Article II — Classification Principles
Section 1 — Factors Considered
When classifying an offense into a tier, the Council considers:
- Intent (accidental → deliberate)
- Impact (low → catastrophic)
- Disruption (minor inconvenience → server destabilization)
- Pattern (isolated → repeated)
- Harm (negligible → serverwide)
- Context (preventable vs. unforeseeable)
Section 2 — Statutory Mapping
Each statute must specify:
- the tier assigned to the offense
- any conditions that alter classification
- how pattern or escalation (Title 8) changes the tier
Section 3 — Non-Binding Illustrative Examples
Examples listed in Articles III–V are not statutes, not rules, and not enforceable.
They exist only to communicate the intended spirit of each tier.
Article III — 🟨 Tier I: Minor Offenses
Section 1 — Tier Description
Tier I encompasses conduct that is:
- low-impact
- accidental or negligent rather than deliberate
- isolated rather than patterned
- disruptive only in a limited, recoverable way
Section 2 — Illustrative Qualities (Non-Binding)
Minor Offenses often involve:
- small, temporary inconveniences
- accidental contact or timing errors
- minor misunderstandings
- behavior correctable through communication
Section 3 — Statutory Use
Statutes using Tier I are expected to address conduct that:
- produces minimal harm
- is unlikely to repeat with guidance
- does not destabilize diplomacy or operations
- can be resolved with restitution or clarity
Article IV — 🟧 Tier II: Moderate Offenses
Section 1 — Tier Description
Tier II covers conduct that is:
- meaningfully disruptive
- repeated across time
- harmful to alliance operations or diplomacy
- negligent to the point of ongoing interference
Section 2 — Illustrative Qualities (Non-Binding)
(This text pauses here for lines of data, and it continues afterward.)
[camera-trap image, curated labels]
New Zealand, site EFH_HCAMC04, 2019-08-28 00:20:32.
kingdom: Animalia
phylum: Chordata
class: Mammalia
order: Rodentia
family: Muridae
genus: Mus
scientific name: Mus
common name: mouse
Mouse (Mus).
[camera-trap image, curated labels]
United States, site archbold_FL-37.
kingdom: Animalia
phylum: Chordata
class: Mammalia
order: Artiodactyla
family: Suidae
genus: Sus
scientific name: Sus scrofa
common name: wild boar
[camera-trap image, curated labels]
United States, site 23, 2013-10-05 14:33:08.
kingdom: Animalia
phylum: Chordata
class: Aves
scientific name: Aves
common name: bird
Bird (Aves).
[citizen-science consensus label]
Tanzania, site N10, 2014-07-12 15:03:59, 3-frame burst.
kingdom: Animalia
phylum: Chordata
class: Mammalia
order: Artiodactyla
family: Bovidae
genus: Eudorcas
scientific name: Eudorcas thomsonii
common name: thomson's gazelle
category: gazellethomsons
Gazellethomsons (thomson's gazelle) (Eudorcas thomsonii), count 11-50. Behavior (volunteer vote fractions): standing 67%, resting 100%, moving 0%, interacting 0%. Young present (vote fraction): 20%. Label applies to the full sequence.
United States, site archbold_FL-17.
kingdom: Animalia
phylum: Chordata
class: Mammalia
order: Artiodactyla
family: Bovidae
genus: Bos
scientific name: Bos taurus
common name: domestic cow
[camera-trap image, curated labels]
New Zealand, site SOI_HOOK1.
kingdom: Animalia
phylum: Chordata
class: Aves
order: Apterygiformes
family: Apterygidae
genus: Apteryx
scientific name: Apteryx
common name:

Moderate Offenses often involve:
- noticeable material loss
- repeated patterns of Tier I behavior
- persistent refusal to communicate
- moderate but recoverable impacts
Section 3 — Statutory Use
Statutes mapped to Tier II typically involve:
- measurable impact requiring formal response
- ongoing behavioral issues
- disregard for earlier warnings or resolutions
- context showing more than mere accident
Article V — 🟥 Tier III: Severe Offenses
Section 1 — Tier Description
Tier III includes conduct that is:
- deliberate
- escalatory
- destabilizing
- harmful at scale
- deceptive, evasive, or coordinated
Section 2 — Illustrative Qualities (Non-Binding)
Severe Offenses often involve:
- catastrophic or wide-reaching damage
- intentional or coordinated aggression
- attempts to undermine governance
- evidence tampering or evasion
- repeated Tier II behavior forming a pattern
Section 3 — Statutory Use
Statutes mapped to Tier III involve:
- actions requiring decisive Council action
- behavior incompatible with server stability
- harm requiring restitution, review, or removal
- circumstances where leadership-level scrutiny is triggered
Article VI — Relationship to Escalation and Penalties
Section 1 — Interaction with Escalation
Escalation (Title 8) may move an offense into a higher tier based on:
- pattern
- evasion
- tampering
- aggravation
Section 2 — Interaction with Penalties
Penalties are governed by Title 9.
Tiers define severity boundaries but do not prescribe outcomes.
Section 3 — Council Interpretation
The Council retains authority to consider:
- mitigating factors
- aggravating factors
- context
- proportionality
as long as final decisions remain consistent with the tier structure.
Last amended by Council vote [not amended].